HENN Galerie, 22. Juni - 20. September 2012

Das 21. Jahrhundert wird das “urbane” und das “pazifische” Jahrhundert genannt. In Ost-asien wachsen in galoppierendem Tempo Mega-Städte scheinbar konzeptionslos heran und sind die Heimat von zwei Milliarden Menschen. Sie heißen Hangzhou, Chongqing, Wuhan oder Chengdu und im Westen gibt es kaum einen, der sie auf einer Landkarte finden könnte. Schon heute gibt es in Ostasien dreimal so viele Stadtbewohner wie in der ganzen westlichen Welt zusammen. Ihre Dynamik, ihr Raum- und Energiehunger, ihre Jugendlichkeit und ihre Hässlichkeit machen sie für Architekten, Planer und Journalisten aus dem Westen zu abstoßenden und anziehenden Studienobjekten zugleich.

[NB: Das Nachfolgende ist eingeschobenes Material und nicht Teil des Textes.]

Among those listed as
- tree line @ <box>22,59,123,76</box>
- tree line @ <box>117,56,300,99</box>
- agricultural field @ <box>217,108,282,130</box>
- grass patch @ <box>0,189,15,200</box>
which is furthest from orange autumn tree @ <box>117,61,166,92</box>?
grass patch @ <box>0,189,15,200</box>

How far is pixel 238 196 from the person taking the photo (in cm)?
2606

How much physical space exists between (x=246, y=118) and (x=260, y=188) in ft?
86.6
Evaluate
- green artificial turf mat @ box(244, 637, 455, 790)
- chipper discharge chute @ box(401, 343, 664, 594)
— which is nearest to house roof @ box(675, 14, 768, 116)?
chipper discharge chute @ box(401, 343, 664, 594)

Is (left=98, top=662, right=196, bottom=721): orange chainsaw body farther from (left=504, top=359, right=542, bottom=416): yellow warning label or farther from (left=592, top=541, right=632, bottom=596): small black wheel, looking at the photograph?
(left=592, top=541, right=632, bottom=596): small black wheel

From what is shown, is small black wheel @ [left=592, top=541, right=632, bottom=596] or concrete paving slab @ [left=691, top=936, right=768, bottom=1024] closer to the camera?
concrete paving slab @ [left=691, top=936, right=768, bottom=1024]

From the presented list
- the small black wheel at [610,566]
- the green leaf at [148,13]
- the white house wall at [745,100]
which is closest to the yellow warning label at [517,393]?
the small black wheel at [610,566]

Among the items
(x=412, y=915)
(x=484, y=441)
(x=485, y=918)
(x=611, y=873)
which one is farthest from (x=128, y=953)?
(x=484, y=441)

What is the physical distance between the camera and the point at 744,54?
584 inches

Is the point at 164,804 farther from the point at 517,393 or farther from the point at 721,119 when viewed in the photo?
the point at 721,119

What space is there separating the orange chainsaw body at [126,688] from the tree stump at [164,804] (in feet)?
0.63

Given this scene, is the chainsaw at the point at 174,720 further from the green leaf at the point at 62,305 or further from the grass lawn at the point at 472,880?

Die neuen „Mega-Städte ohne Namen“ verdanken ihre Existenz dem explosiven ökonomischen Wachstum.

Eschs Fotoserie zeigt die Städte so, wie sie sind: Gesichtslos, von Smog verhangen, identitätsarm, radikal heterogen, selbstähnlich bis zur Unkenntlichkeit und frisch in die Landschaft gepflanzt. Eschs Blick ist einzigartig, faszinierend und beklemmend. Hier kann man den neuen Metropolen beim Wachsen zusehen.